Excerpt:
Bankruptcy is no plea in bar to an action for mesne profits; for the damages occasioned by the tort are uncertain (d).
So also a plea of a discharge under the Insolvent Debtor's Act is no bar to an action for mesne profits, even though accruing before the discharge (#).
Where, after a recovery in ejectment and before an action of trespass for mesne profits, the defendant became a bankrupt, and the jury did not include the costs of the ejectment in their verdict in executing a writ of inquiry in the action for mesne profits, the Court refused to set aside the inquisition, because the plaintiff might have proved the costs as a debt under the defendant's commission of bankrupt (/). Touching the quantum of damages given by the jury in this action, they are not to be bound by the amount of the rent, but may give extra damages: indeed four times the value of the mesne profits have
been known to be given in this sort of action of trespass (a); and after judgment, by default, the costs in ejectment being recoverable are usually declared for as damages in this action for mesne profits (O.
The plaintiff can recover no farther costs in this action than were taxed in the ejectment, if it were regularly defended: but it is otherwise if judgment were against the casual ejector (f).

Information supplied:
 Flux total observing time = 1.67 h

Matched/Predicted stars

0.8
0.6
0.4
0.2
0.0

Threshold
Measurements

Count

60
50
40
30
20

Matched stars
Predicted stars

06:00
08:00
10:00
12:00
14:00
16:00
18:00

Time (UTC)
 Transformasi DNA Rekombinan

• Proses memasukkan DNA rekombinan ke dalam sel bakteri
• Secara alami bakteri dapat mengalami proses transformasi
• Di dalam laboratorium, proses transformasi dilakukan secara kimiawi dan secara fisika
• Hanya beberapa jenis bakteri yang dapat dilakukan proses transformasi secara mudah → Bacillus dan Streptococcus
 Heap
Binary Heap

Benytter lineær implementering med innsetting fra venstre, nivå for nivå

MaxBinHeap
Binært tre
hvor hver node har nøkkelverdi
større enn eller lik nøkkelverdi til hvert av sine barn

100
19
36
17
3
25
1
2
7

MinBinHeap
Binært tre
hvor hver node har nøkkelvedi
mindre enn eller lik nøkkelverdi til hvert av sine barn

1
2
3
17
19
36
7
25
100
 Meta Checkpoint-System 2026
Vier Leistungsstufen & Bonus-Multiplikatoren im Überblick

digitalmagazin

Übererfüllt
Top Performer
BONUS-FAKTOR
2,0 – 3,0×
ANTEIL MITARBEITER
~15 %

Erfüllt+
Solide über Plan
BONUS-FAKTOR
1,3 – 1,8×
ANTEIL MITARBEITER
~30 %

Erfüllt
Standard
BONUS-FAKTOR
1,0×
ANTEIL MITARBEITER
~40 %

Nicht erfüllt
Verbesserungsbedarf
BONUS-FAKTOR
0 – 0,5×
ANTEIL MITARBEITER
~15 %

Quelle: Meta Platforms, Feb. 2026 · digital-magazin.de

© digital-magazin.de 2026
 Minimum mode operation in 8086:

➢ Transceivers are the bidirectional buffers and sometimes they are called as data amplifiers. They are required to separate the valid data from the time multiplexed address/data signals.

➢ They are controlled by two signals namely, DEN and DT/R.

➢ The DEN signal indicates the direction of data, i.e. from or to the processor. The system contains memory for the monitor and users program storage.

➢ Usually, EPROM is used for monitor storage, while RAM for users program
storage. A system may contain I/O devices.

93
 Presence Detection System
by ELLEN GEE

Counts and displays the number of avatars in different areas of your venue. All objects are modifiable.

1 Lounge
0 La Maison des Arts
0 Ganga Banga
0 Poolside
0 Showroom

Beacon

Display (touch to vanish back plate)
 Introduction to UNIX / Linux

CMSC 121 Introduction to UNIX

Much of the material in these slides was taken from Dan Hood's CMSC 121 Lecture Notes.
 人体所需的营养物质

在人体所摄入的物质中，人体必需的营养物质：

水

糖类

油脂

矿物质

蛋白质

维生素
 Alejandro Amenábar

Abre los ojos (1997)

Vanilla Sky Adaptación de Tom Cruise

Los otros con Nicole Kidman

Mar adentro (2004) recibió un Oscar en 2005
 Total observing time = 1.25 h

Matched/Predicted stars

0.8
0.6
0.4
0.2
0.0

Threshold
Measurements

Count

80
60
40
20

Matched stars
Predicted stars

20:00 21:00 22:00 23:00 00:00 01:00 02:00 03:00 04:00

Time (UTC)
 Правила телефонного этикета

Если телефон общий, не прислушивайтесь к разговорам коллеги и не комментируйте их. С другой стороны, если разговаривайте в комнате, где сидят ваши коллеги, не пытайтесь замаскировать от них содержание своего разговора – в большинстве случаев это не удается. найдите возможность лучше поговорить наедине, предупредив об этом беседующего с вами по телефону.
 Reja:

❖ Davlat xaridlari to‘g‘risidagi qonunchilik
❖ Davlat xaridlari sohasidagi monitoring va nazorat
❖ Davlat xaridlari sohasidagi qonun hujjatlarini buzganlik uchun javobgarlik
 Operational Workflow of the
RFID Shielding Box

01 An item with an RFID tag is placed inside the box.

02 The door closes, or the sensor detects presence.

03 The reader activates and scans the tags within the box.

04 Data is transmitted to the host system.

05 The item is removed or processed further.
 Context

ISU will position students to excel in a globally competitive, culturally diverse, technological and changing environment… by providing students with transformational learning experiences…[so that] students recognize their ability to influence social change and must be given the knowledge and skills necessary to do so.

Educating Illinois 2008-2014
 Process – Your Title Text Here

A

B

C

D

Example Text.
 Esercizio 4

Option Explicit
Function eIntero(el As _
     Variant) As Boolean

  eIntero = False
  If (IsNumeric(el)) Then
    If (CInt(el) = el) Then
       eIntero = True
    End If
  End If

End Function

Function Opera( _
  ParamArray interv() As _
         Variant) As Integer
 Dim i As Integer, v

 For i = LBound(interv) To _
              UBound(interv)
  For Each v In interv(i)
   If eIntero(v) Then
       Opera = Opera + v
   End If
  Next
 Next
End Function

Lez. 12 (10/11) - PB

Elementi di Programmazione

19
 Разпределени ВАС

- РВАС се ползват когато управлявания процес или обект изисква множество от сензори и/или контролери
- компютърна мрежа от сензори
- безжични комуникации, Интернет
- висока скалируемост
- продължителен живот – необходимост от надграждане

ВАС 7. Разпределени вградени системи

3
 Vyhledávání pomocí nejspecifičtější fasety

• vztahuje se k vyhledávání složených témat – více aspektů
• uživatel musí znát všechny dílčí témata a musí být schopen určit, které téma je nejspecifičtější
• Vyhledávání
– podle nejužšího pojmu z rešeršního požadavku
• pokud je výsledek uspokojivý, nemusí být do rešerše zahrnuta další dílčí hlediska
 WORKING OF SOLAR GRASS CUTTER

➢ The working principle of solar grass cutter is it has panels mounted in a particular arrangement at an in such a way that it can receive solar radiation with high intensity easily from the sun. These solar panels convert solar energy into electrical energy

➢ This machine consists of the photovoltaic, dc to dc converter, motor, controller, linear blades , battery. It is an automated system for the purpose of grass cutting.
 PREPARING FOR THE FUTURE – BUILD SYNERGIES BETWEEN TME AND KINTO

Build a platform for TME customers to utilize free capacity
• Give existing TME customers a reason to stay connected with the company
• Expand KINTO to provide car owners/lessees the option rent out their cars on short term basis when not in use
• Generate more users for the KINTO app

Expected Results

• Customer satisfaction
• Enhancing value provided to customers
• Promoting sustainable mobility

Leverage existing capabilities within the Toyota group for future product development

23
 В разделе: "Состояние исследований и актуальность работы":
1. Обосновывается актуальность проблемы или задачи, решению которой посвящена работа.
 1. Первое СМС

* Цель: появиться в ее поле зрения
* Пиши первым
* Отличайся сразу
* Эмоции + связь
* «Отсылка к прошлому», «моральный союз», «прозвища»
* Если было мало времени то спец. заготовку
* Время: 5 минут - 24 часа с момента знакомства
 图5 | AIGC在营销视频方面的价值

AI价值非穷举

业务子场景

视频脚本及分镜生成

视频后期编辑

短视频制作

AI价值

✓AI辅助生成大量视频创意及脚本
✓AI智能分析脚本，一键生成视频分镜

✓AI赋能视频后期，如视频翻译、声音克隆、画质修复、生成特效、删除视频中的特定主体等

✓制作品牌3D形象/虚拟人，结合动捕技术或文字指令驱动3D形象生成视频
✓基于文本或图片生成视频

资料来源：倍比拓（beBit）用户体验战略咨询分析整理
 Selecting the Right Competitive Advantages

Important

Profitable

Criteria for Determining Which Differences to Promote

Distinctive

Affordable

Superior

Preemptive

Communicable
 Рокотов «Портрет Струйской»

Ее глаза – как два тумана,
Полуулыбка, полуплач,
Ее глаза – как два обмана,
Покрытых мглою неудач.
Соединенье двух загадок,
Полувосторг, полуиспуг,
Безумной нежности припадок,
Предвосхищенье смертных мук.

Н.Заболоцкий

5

Using the information:
#1 Decide whether each statement agrees with the excerpt on mesne profits. Answer yes or no for each, and quote the words of the excerpt that decide it.
(a) Bankruptcy bars an action for mesne profits.
(b) In this action the jury is bound by the amount of the rent.
(c) Four times the value of the mesne profits has been known to be given in this sort of action.
#2 List every party or body that the excerpt on mesne profits names as taking part in the proceedings.
#3 According to the excerpt on mesne profits, in what case can the plaintiff recover more costs than were taxed in the ejectment?
The records are separate material from the excerpt on mesne profits.

Exercise responses:
#1
(a) No: "Bankruptcy is no plea in bar to an action for mesne profits"
(b) No: "they are not to be bound by the amount of the rent"
(c) Yes: "four times the value of the mesne profits have been known to be given in this sort of action of trespass"

#2 The plaintiff, the defendant, the jury, the Court and the casual ejector.

#3 The plaintiff can recover more costs when the judgment was against the casual ejector.